• Teks untuk Dibaca:
⁂

20/02/13

Apresiasi Puisi 4



KETIKA BERSUJUD DI KAKI JENAZAH IBU

Oleh: Iman Budhi Santosa

Seperti kapal berlabuh, aku di sampingmu 
bersimpuh melipat sauh. Burung-burung yang dulu 
terbang jauh telah kembali, dan di tangannya 
hanya puisi, sedikit doa dan air mata

Tak ada pesan pada untaian melati 
(selain aroma kopi) yang menjelaskan 
bagaimana kemarin engkau pergi. 
Di luar masih berjajar pot-pot bunga, 
kaktus, rumpun sirih, serta pohon nangka 
teman bertapa saat menjanda.
Setiap hari mereka akan bercerita 
“Dulu, kami sering disiram dengan air kendi 
disanjung seperti anak-anak sendiri...”

Kini, potret itu tetap tersenyum di atas peti 
dan kali ini bakal kucium. Sebab, di depanmu 
aku tak pernah merasa tua. Tetap bayi pertama 
buah pertama yang memilih sunyi 
karena kau tak bisa dimiliki seorang diri.

1999

Puisi ini terdapat dalam antologi Matahari-matahari Kecil (Grasindo, 2004) h. 90


Parafrase

Kini aku di sampingmu. Aku seperti kapal berlabuh, yang tengah bersimpuh melipat sauh, setelah pelayaran yang panjang. Aku seperti burung. Dulu ia terbang jauh, kini telah kembali ke sarangnya. Tangannya hanya menggenggam puisi, sedikit doa, dan air mata.

Pada untaian melati, yang menghiasi peti matimu, tak ada pesan—selain aroma kopi—yang menjelaskan bagaimana kemarin engkau pergi. Di luar rumah, masih berjajar pot-pot bunga, kaktus, rumpun sirih, serta pohon nangka, temanmu bertapa saat menjanda. Setiap hari mereka akan bercerita: “Dulu, kami sering disiram dengan air kendi dan disanjung seperti anak-anak sendiri...”

Kini, potret itu, potretmu, tetap tersenyum di atas peti. Kali ini bakal kucium. Sebab, di depanmu aku tak pernah merasa tua. Aku tetap bayi pertama. Aku tetap buah pertama yang memilih sunyi, karena kau tak bisa dimiliki seorang diri.

Catatan
1.      Judul
a. Penyair “bersujud” di kaki jenazah ibu
b. Memakai “jenazah”, bukan “mayat”

2.      Bait 1
a.       Penyair mengungkapkan dirinya dengan mengganti-ganti pelaku secara gradatif: kapal (benda mati), burung (binatang), kemudian manusia. Kapal berlabuh. Burung terbang jauh. Manusia dengan tangannya menggenggam puisi, sedikit doa, dan air mata.
b.      Pada bait ini, ada pergeseran persona secara halus. Mulanya menggunakan “aku”, lalu (klitik) “ia”, yaitu –nya dalam “tangannya”.

⁂

• Data yang Disediakan:
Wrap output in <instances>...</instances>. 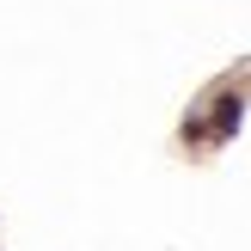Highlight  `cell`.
I'll return each instance as SVG.
<instances>
[{
  "label": "cell",
  "instance_id": "1",
  "mask_svg": "<svg viewBox=\"0 0 251 251\" xmlns=\"http://www.w3.org/2000/svg\"><path fill=\"white\" fill-rule=\"evenodd\" d=\"M239 123H245V98H239V92L215 98V141H227V135H239Z\"/></svg>",
  "mask_w": 251,
  "mask_h": 251
}]
</instances>
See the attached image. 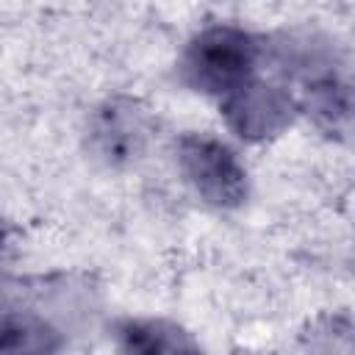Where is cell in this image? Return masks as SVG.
<instances>
[{
    "label": "cell",
    "instance_id": "6da1fadb",
    "mask_svg": "<svg viewBox=\"0 0 355 355\" xmlns=\"http://www.w3.org/2000/svg\"><path fill=\"white\" fill-rule=\"evenodd\" d=\"M258 44L236 28H211L194 39L186 55V72L205 92L239 89L255 67Z\"/></svg>",
    "mask_w": 355,
    "mask_h": 355
},
{
    "label": "cell",
    "instance_id": "7a4b0ae2",
    "mask_svg": "<svg viewBox=\"0 0 355 355\" xmlns=\"http://www.w3.org/2000/svg\"><path fill=\"white\" fill-rule=\"evenodd\" d=\"M180 161L189 180L205 200L216 205H236L244 197V169L216 139L186 136L180 144Z\"/></svg>",
    "mask_w": 355,
    "mask_h": 355
},
{
    "label": "cell",
    "instance_id": "3957f363",
    "mask_svg": "<svg viewBox=\"0 0 355 355\" xmlns=\"http://www.w3.org/2000/svg\"><path fill=\"white\" fill-rule=\"evenodd\" d=\"M94 133L103 141V153L108 158H130L133 153H139V144L144 139L139 114H130V108L119 111L114 105L103 111Z\"/></svg>",
    "mask_w": 355,
    "mask_h": 355
},
{
    "label": "cell",
    "instance_id": "277c9868",
    "mask_svg": "<svg viewBox=\"0 0 355 355\" xmlns=\"http://www.w3.org/2000/svg\"><path fill=\"white\" fill-rule=\"evenodd\" d=\"M122 338L128 349L141 352H166V349H191L194 344L180 336L175 327H164L155 322H128L122 327Z\"/></svg>",
    "mask_w": 355,
    "mask_h": 355
},
{
    "label": "cell",
    "instance_id": "5b68a950",
    "mask_svg": "<svg viewBox=\"0 0 355 355\" xmlns=\"http://www.w3.org/2000/svg\"><path fill=\"white\" fill-rule=\"evenodd\" d=\"M44 330L14 316H0V349H47Z\"/></svg>",
    "mask_w": 355,
    "mask_h": 355
},
{
    "label": "cell",
    "instance_id": "8992f818",
    "mask_svg": "<svg viewBox=\"0 0 355 355\" xmlns=\"http://www.w3.org/2000/svg\"><path fill=\"white\" fill-rule=\"evenodd\" d=\"M3 241H6V233H3V225H0V247H3Z\"/></svg>",
    "mask_w": 355,
    "mask_h": 355
}]
</instances>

⁂

• Petunjuk Pengerjaan:
1. Tuliskan kembali bagian teks apresiasi puisi mulai dari "Kini aku di" sampai dengan "sunyi, karena kau tak bisa dimiliki seorang diri.".
2. Jawablah pertanyaan berikut berdasarkan teks apresiasi puisi.
(a) Siapa penulis puisi yang dibahas?
(b) Dalam antologi apa puisi tersebut terdapat?
(c) Menurut catatan tentang judul, kata apa yang dipakai sebagai pengganti "mayat"?
3. Lanjutkan teks apresiasi puisi mulai dari titik terakhirnya.
Data tersebut sama sekali tidak diperlukan dalam pengerjaan ini.

• Jawaban Tiap Tugas:
1.
Kini aku di sampingmu. Aku seperti kapal berlabuh, yang tengah bersimpuh melipat sauh, setelah pelayaran yang panjang. Aku seperti burung. Dulu ia terbang jauh, kini telah kembali ke sarangnya. Tangannya hanya menggenggam puisi, sedikit doa, dan air mata.

Pada untaian melati, yang menghiasi peti matimu, tak ada pesan—selain aroma kopi—yang menjelaskan bagaimana kemarin engkau pergi. Di luar rumah, masih berjajar pot-pot bunga, kaktus, rumpun sirih, serta pohon nangka, temanmu bertapa saat menjanda. Setiap hari mereka akan bercerita: “Dulu, kami sering disiram dengan air kendi dan disanjung seperti anak-anak sendiri...”

Kini, potret itu, potretmu, tetap tersenyum di atas peti. Kali ini bakal kucium. Sebab, di depanmu aku tak pernah merasa tua. Aku tetap bayi pertama. Aku tetap buah pertama yang memilih sunyi, karena kau tak bisa dimiliki seorang diri.

2.
(a) Iman Budhi Santosa.
(b) Matahari-matahari Kecil (Grasindo, 2004).
(c) "Jenazah".

3.
c.       Kesegaran ibarat:
v  kapal bersimpuh dan melipat sauh
v  manusia (atau burung?) menggenggam puisi, sedikit doa, dan air mata.

3.      Bait 2
a.       “selain aroma kopi” dimasukkan dalam tanda kurung, petunjuk adanya kontradiksi yang tak pasti. Pada untaian melati bukan tak ada pesan apapun, masih ada pesan tersembunyi: aroma kopi. Tapi keberadaan pesan tersembunyi masih diragukan penyair.
b.      Penyair menyapa ibunya yang sudah meninggal dengan “engkau”.
c.       Kesegaran ibarat
v  Teman bertapa ibu saat menjanda adalah pot-pot bunga, kaktus, rumpun sirih, serta pohon nangka. Penyair me-mereka-kan benda-benda dan tetumbuhan tersebut.
v  Setiap hari mereka akan bercerita bahwa ibu sering menyiram mereka dengan air kendi, bahwa ibu menyanjung mereka seperti anak-anak sendiri.
4.      Bait 3
a.       Penyair menyapa ibunya dengan persona orang kedua tunggal: “kau” serta “-mu”.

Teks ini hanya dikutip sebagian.